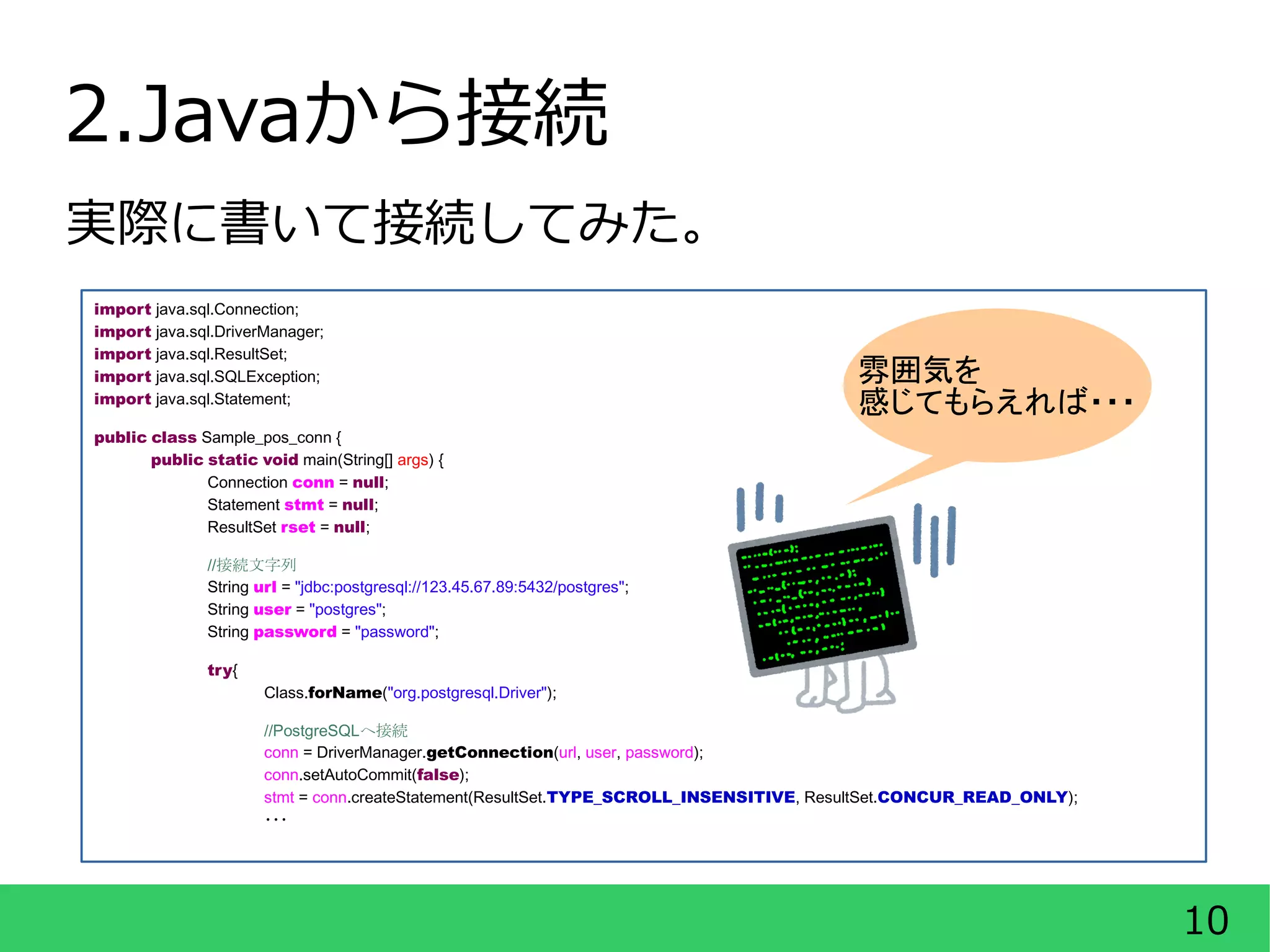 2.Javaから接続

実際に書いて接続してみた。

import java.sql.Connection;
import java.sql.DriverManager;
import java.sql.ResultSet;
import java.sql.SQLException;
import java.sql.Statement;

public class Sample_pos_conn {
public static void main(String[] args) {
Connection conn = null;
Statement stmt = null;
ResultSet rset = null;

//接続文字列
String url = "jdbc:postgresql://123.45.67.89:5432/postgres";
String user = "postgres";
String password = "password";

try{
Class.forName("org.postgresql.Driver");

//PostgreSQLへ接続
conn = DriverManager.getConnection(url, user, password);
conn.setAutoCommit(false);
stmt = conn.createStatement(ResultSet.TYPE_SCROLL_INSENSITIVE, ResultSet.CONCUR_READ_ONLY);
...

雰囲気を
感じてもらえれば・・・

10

****

- [What the exercise asks]: Where a line in the listing above contains "import", copy that line.

- [Output below]:
import java.sql.Connection;
import java.sql.DriverManager;
import java.sql.ResultSet;
import java.sql.SQLException;
import java.sql.Statement;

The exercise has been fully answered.